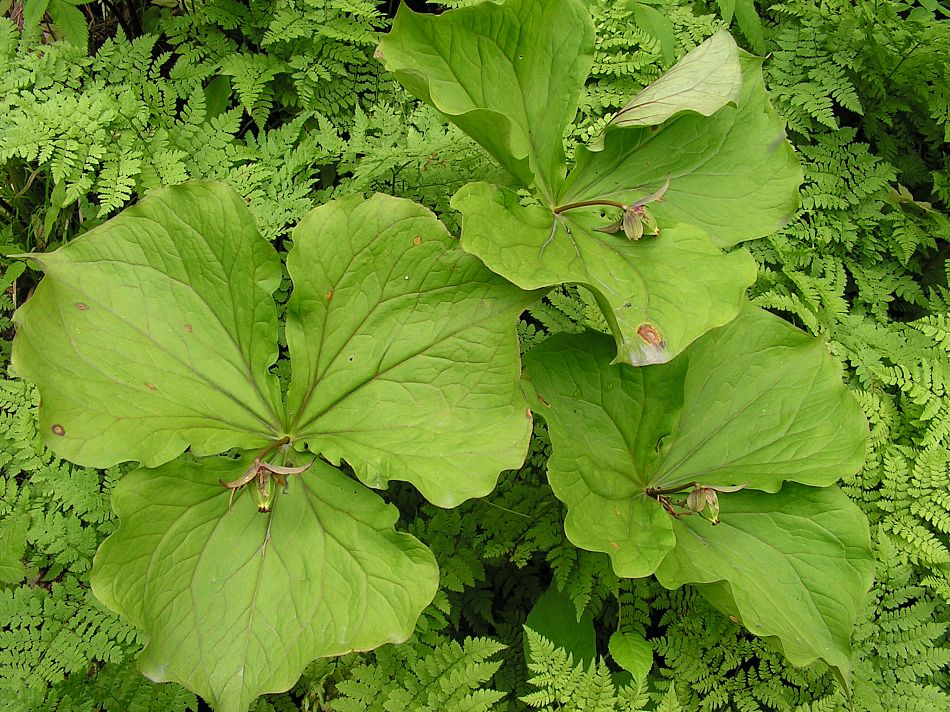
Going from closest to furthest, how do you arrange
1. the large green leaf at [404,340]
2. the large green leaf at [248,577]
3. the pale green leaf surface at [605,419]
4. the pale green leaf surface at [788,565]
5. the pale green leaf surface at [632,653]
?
the large green leaf at [248,577]
the large green leaf at [404,340]
the pale green leaf surface at [788,565]
the pale green leaf surface at [605,419]
the pale green leaf surface at [632,653]

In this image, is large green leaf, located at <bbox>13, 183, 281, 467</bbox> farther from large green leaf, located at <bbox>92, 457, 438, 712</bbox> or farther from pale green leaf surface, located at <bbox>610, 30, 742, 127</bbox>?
pale green leaf surface, located at <bbox>610, 30, 742, 127</bbox>

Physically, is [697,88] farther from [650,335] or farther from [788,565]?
[788,565]

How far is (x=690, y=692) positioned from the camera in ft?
7.47

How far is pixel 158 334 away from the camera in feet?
5.88

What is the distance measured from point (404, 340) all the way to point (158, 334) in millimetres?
604

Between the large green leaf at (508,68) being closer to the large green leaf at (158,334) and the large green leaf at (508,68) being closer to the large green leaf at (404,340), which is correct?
the large green leaf at (404,340)

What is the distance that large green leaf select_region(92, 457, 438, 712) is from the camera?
167 cm

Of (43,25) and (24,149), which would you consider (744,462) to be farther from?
(43,25)

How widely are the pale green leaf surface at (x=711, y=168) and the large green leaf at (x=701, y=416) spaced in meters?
0.31

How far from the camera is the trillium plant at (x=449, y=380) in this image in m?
1.71

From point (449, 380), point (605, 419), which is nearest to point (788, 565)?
point (605, 419)

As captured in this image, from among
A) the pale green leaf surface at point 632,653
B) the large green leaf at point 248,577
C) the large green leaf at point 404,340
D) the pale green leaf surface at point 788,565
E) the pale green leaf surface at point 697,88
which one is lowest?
the pale green leaf surface at point 632,653

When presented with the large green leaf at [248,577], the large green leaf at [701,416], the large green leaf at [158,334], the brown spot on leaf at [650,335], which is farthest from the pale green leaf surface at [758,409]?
the large green leaf at [158,334]

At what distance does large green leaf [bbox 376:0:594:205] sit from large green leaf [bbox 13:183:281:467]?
0.60 m
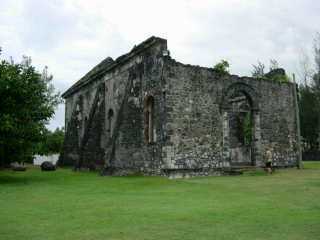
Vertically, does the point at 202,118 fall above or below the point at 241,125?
below

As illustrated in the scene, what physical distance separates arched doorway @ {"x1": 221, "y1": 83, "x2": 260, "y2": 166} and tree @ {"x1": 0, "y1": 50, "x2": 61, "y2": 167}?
8.27 metres

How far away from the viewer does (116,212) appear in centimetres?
810

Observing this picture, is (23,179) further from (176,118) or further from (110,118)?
(110,118)

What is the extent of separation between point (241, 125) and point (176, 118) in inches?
397

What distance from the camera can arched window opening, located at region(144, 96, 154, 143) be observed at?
18.5 meters

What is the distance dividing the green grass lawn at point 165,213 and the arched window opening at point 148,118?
19.7 ft

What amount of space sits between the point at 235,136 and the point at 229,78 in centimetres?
724

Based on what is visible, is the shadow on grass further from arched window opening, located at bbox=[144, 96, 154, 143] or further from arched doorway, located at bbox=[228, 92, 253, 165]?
arched doorway, located at bbox=[228, 92, 253, 165]

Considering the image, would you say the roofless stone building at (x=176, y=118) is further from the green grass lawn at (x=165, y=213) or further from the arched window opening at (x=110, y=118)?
the green grass lawn at (x=165, y=213)

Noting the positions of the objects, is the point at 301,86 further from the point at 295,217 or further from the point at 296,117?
the point at 295,217

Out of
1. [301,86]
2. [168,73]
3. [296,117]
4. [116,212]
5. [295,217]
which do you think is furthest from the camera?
[301,86]

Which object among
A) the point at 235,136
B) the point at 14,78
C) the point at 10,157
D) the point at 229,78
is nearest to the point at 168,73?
the point at 229,78

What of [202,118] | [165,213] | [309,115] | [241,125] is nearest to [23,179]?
[202,118]

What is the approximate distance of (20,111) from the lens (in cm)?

◇ ◇ ◇ ◇ ◇

THE EXERCISE =
Reproduce the items word for word, starting with the line that contains "Considering the image, would" and continuing through the last line of the items.

WRITTEN SOLUTION =
Considering the image, would you say the roofless stone building at (x=176, y=118) is further from the green grass lawn at (x=165, y=213) or further from the arched window opening at (x=110, y=118)?
the green grass lawn at (x=165, y=213)

Noting the positions of the objects, is the point at 301,86 further from the point at 295,217 or further from the point at 296,117?
the point at 295,217

Out of
1. [301,86]
2. [168,73]
3. [296,117]
4. [116,212]
5. [295,217]
which do you think is furthest from the camera?
[301,86]

Which object among
A) the point at 235,136
B) the point at 14,78
C) the point at 10,157
D) the point at 229,78
is nearest to the point at 168,73?
the point at 229,78

What of [202,118] | [165,213] | [309,115] | [241,125] is nearest to [23,179]?
[202,118]

What is the approximate distance of (20,111) from the lens (in cm)?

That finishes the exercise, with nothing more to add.